The e-book had problems with “the adjustability of font color and size and adjustability of margins” in all e-book formats, according to the publisher, Hachette Book Group’s Little, Brown. Apparently the book would not format to a legible size in the e-ink version of the Kindle or on the Barnes and Noble Nook. It would, however, format correctly on the tablet or phone app versions of the book.

It is startling that in an age where literally thousands of authors are bypassing even the assistance of an IT formatting service and formatting their e-books themselves, a glitch like this would occur on an e-book produced by a major publishing house for an internationally-known author. It leaves a particularly bad taste in the mouth when the price for the e-book was set not only substantially higher ($17.99) than average prices for e-book fiction, but higher than the average price for other new releases by well-known authors.

What should authors learn from the problems with the release of Rowling’s Casual Vacancy?

1.        Quality Counts. Whether you are publishing an e-book, a paper book, or both, make sure that your product is as professional as possible. Pay attention to the details.

2.        Don’t Try to Do It All Yourself. No, I’m not suggesting the Rowling sat down and attempted to format Casual Vacancy herself. I am suggesting that many authors today attempt to save money by bypassing important steps such as editing, proofreading, cover design, and e-book formatting. No one can be an expert on everything. Make an honest assessment of your skills and get the assistance that you need.

3.        You are Your Brand. A reader’s first impression of an author can rarely be changed. If your work is not well-written with an excellent plot, good grammar and a professional, polished look your readers will remember. They will not recommend your book – or worse yet, they will give it a bad review – and they certainly won’t purchase your second book.

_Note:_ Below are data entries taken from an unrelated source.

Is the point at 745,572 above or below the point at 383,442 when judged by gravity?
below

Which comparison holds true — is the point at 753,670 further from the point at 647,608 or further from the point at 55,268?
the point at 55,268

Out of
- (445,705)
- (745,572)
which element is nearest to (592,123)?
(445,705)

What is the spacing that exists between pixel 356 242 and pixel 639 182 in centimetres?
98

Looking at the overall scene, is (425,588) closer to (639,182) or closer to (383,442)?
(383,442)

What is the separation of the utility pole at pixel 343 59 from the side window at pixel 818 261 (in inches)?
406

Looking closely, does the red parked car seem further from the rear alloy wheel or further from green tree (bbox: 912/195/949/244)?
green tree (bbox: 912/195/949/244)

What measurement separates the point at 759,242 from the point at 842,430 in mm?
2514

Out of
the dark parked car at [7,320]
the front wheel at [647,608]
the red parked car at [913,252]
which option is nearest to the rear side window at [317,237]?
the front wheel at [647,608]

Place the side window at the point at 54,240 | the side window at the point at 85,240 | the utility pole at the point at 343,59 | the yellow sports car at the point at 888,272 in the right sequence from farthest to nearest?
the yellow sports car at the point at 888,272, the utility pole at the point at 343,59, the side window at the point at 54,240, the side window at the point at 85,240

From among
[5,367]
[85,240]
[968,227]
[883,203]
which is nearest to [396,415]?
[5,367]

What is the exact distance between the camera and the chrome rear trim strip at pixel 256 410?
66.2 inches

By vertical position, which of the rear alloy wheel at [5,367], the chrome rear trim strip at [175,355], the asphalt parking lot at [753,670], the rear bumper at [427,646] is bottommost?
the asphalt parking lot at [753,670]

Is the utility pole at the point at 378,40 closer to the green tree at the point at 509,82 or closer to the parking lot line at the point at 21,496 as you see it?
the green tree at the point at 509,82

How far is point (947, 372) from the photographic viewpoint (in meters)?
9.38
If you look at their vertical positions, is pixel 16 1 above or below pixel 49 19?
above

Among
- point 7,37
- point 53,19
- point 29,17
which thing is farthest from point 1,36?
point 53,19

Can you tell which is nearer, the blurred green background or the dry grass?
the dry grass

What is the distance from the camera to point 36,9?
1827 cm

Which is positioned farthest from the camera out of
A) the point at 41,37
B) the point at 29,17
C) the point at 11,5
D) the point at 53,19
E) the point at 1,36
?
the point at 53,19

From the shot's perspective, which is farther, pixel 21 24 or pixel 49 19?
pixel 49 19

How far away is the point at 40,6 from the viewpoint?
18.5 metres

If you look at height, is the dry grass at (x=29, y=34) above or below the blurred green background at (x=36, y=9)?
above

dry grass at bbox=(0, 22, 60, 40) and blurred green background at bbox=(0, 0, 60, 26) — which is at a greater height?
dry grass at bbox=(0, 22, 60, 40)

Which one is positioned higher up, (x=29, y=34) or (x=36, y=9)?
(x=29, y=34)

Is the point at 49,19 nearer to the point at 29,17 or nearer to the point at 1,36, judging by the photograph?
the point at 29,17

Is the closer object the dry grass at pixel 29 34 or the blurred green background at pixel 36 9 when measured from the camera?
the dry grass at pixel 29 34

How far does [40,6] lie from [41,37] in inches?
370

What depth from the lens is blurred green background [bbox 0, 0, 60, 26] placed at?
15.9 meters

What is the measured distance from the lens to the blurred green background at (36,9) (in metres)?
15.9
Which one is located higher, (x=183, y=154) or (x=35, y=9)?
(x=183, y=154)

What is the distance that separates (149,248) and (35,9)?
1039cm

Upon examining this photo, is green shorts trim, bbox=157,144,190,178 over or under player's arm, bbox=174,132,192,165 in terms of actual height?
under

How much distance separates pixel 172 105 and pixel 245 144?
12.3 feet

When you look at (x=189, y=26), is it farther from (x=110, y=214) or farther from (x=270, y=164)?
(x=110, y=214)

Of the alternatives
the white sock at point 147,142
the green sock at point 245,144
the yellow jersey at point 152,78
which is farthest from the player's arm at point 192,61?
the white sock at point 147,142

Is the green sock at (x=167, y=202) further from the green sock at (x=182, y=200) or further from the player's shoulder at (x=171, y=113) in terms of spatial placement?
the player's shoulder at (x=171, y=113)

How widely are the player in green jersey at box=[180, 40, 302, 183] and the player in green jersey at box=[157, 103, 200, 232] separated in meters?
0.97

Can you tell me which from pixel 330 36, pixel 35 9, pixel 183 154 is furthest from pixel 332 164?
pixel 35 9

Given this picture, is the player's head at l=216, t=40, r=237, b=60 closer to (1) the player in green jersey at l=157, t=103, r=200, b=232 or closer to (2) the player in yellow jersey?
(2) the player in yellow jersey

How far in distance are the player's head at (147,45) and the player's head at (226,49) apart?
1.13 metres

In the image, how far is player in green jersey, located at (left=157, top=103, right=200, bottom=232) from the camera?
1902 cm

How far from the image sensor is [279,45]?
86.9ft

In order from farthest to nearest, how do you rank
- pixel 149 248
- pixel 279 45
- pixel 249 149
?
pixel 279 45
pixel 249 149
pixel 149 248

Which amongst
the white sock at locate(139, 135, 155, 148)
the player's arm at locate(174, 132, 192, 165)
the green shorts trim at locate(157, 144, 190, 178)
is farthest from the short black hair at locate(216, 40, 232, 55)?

4.        If You Make a Mistake, Fix It. Within hours of the release, Rowling’s publisher acknowledged the problem, released a new “glitch-free” copy for download and assured readers that they would not have to pay more money to receive a  new copy of the book.

5.        Check Your Work. Then recheck it. A little quality control would have gone a long way to insuring that the problem with Casual Vacancy did not occur in the first place. Yes, excellent crisis PR is all well and good, but it is better not to have a crisis at all.

Will Rowling’s reputation survive this small crisis? Of course. She is magical, after all, and her readers will forgive this one small mistake. The question for the rest of us Muggles is, could our own reputations as authors withstand a similar problem? Try not to find out.